“Afrikaqualität”

Story

Auf den Lofoten gibt es jede Menge Stockfisch, auf Norwegisch Torrfisk genannt, also Dörrfisch, dem Namen entsprechend wirklich knochentrocken und hart, dazu noch eingesalzen. Diese Konservierungsmethode ist seit Jahrtausenden bekannt. Überall sieht man die hölzernen Gestelle, auf denen der ausgenommene Kabeljau zum Trocknen aufgehängt wird. In einem der malerischen Dörfchen bietet man den Touristen ein kleines Stockfischmuseum, wo man kurz über Geschichte und Herstellung informiert wird. Bei uns in Mitteleuropa kennt man Stockfisch ja kaum, außer vielleicht in Gestalt jener, die sprichwörtlich “stumm wie ein Stockfisch” sind, aber in Portugal beispielsweise ist er sehr beliebt, trägt dort aber den wesentlich poetischer klingenden Namen Bacalhau.
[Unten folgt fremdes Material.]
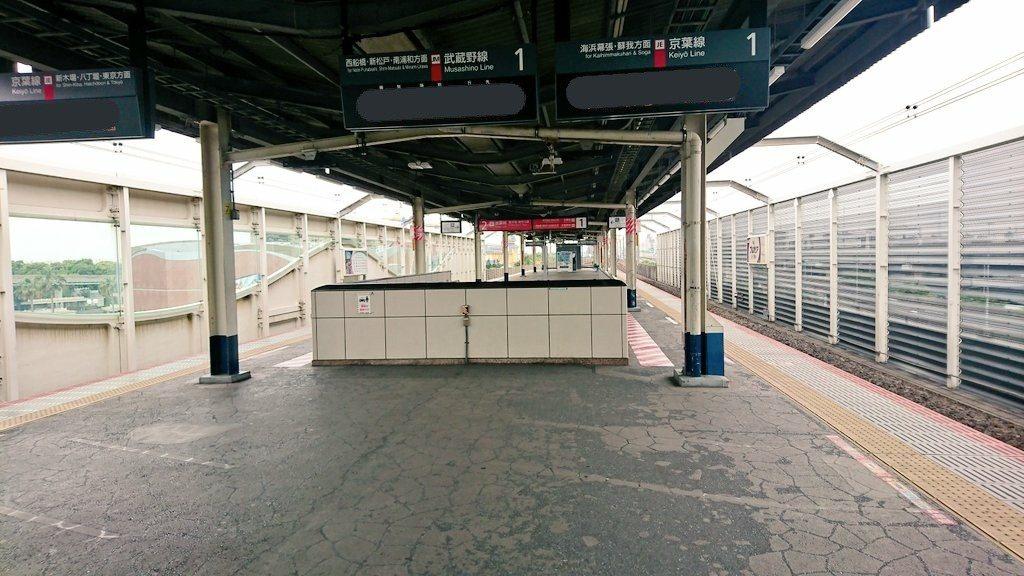 遊客去迪士尼樂園一定會經過JR舞濱站,如今也是空蕩蕩一片。圖翻攝自推特「Mado...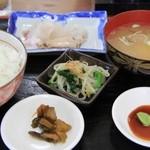 味楽 - 料理写真:刺身定食。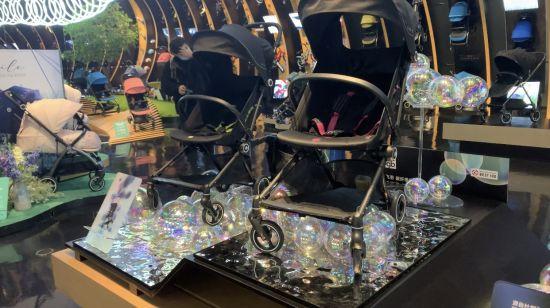 飞羽 碳纤维婴儿车 马丹琪摄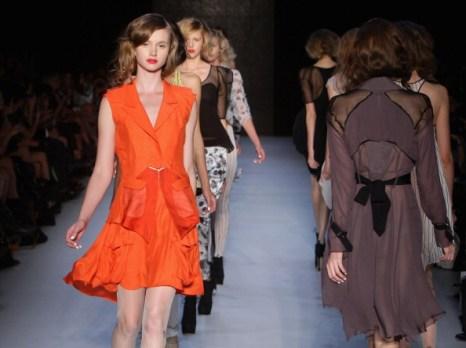 Фоторепортаж. Коллекция Dhini на Австралийской неделе моды 2011/12. Фото Lisa Maree Williams/Getty Images Entertainment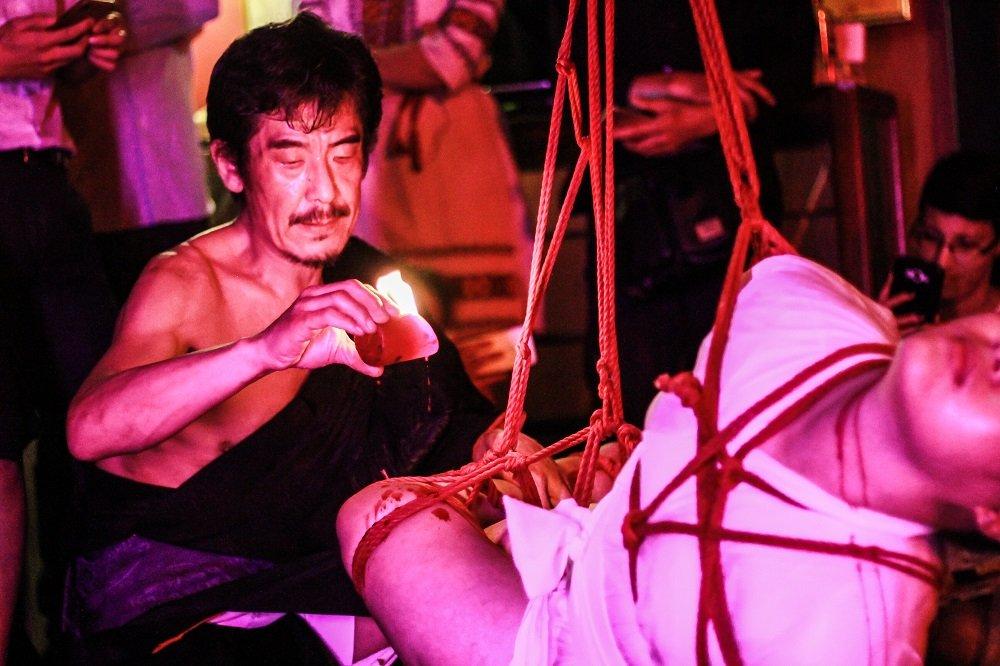 what is shibari performance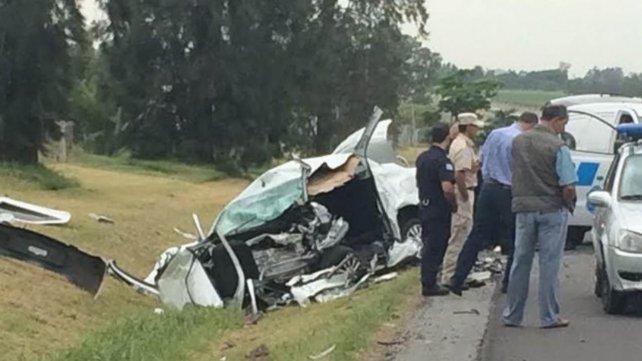 Cuatro de los cinco delincuentes, fallecieron tras colisionar de frente con el vehículo de los turistas argentinos.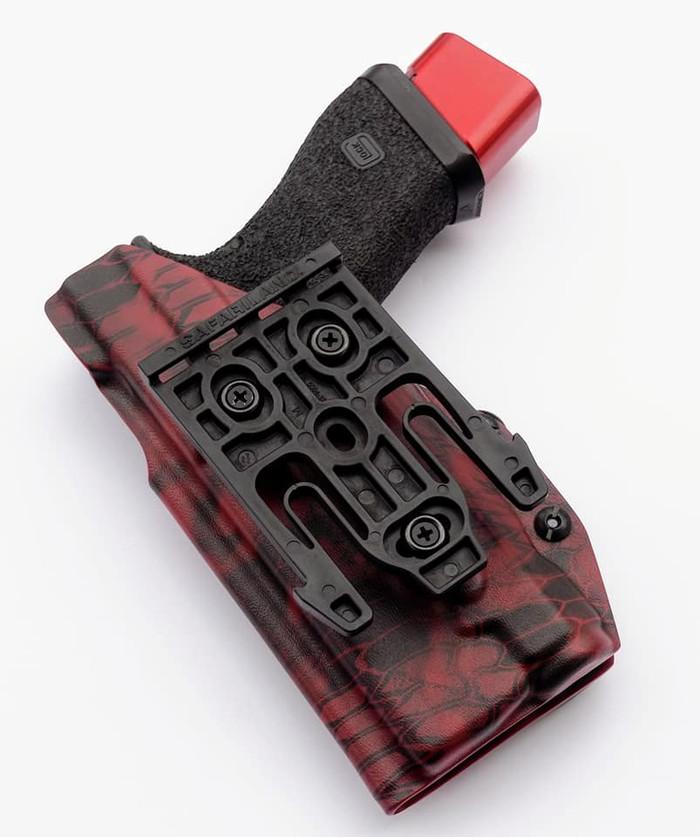 Glock 17 Inforce APL Light Bearing Safariland QLS Fork Holster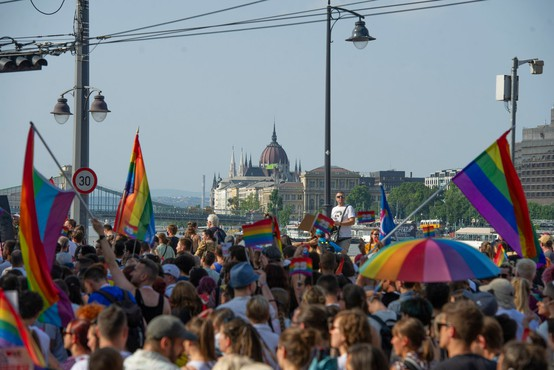 Madžarska: po zakonu, ki omejujejo širjenje vsebin LGBTIQ med mladimi, še odlok o prodaji knjig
In diesem Stockfischmuseum nun, übrigens nahe der wegen der nicht mehr zu unterbietenden Kürze ihres Namens recht bekannten Gemeinde A gelegen, zeigt man die verschiedensten Arten bzw. Qualitäten von Stockfisch. Ich habe längst wieder vergessen, wodurch sie sich unterscheiden, aber sie waren hübsch in hüfthohen, geflochtenen Körben angerichtet und stanken dezent vor sich hin, glücklicherweise aber im Freien, denn das Zeug riecht auch in getrocknetem Zustand für Binnenlandbewohner relativ gewöhnungsbedürftig, wenngleich eindeutig nach Meeresgetier.
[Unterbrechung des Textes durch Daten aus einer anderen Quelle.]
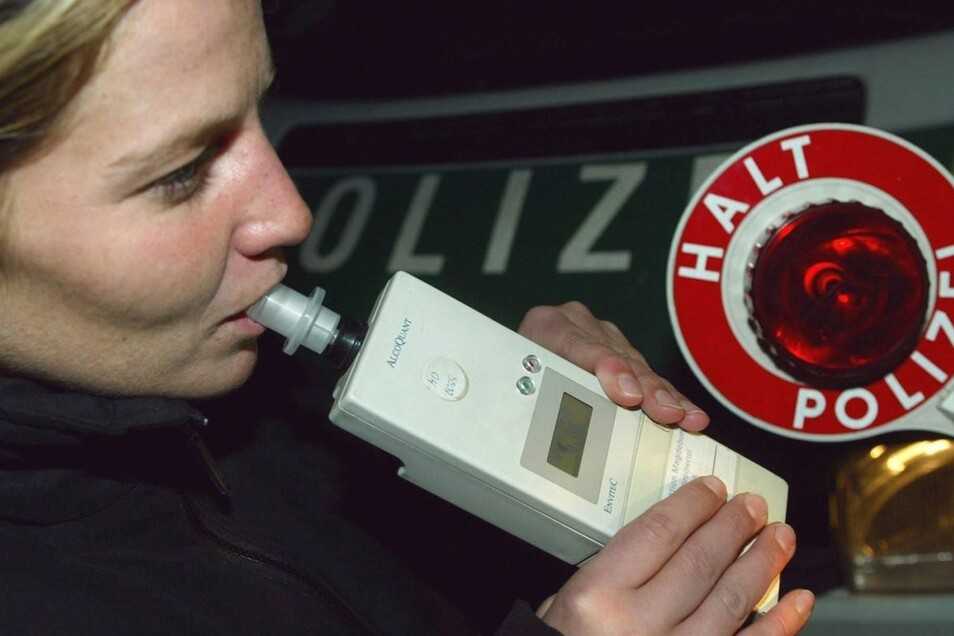 Auch ein Alkoholfahrer wurde von der Polizei erwischt. (Symbolbild)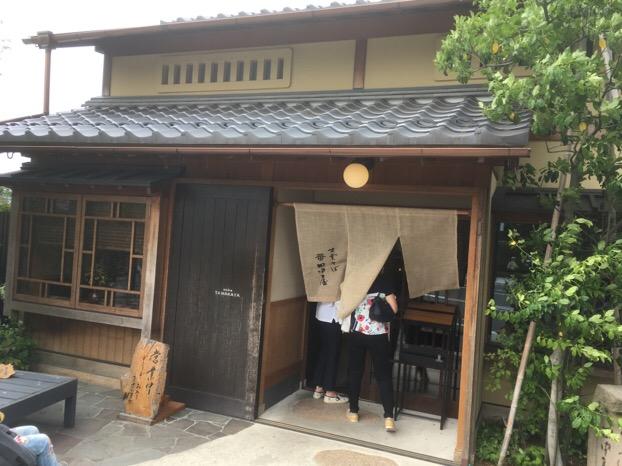 出雲大社の正門鳥居前にあるそば処田中屋は、すっきりした挽きぐるみの出雲そばです。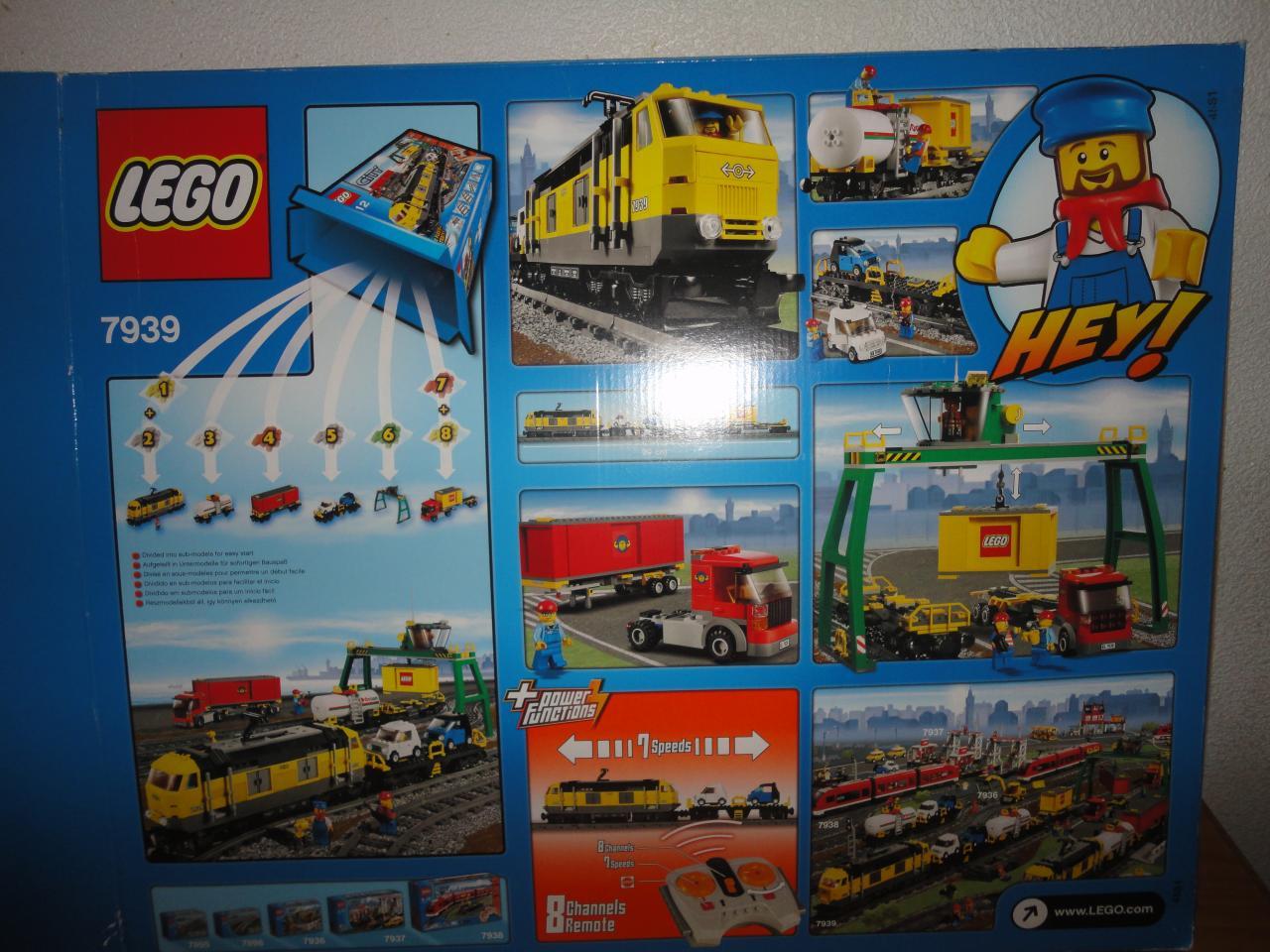 7939 le train de marchandises de lego. Black Bedroom Furniture Sets. Home Design Ideas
Da stand also eine ganze Reihe solcher Körbe mit Schildern, und auf dem letzten Korb stand “Afrikaqualität”, auf Norwegisch “kvalitet” geschrieben. In dem Korb waren aber nur Fischköpfe, manche noch mit etwas Rückgrat dran, aber praktisch fast ohne Fischfleisch. Wir fragten, wie das zu verstehen sei, denn man will ja nichts falsch interpretieren. Nun, der örtliche Führer klärte uns auf, dass man diese Fischköpfe nach Afrika verkaufen – nicht verschenken! – würde, vor allem nach Nigeria.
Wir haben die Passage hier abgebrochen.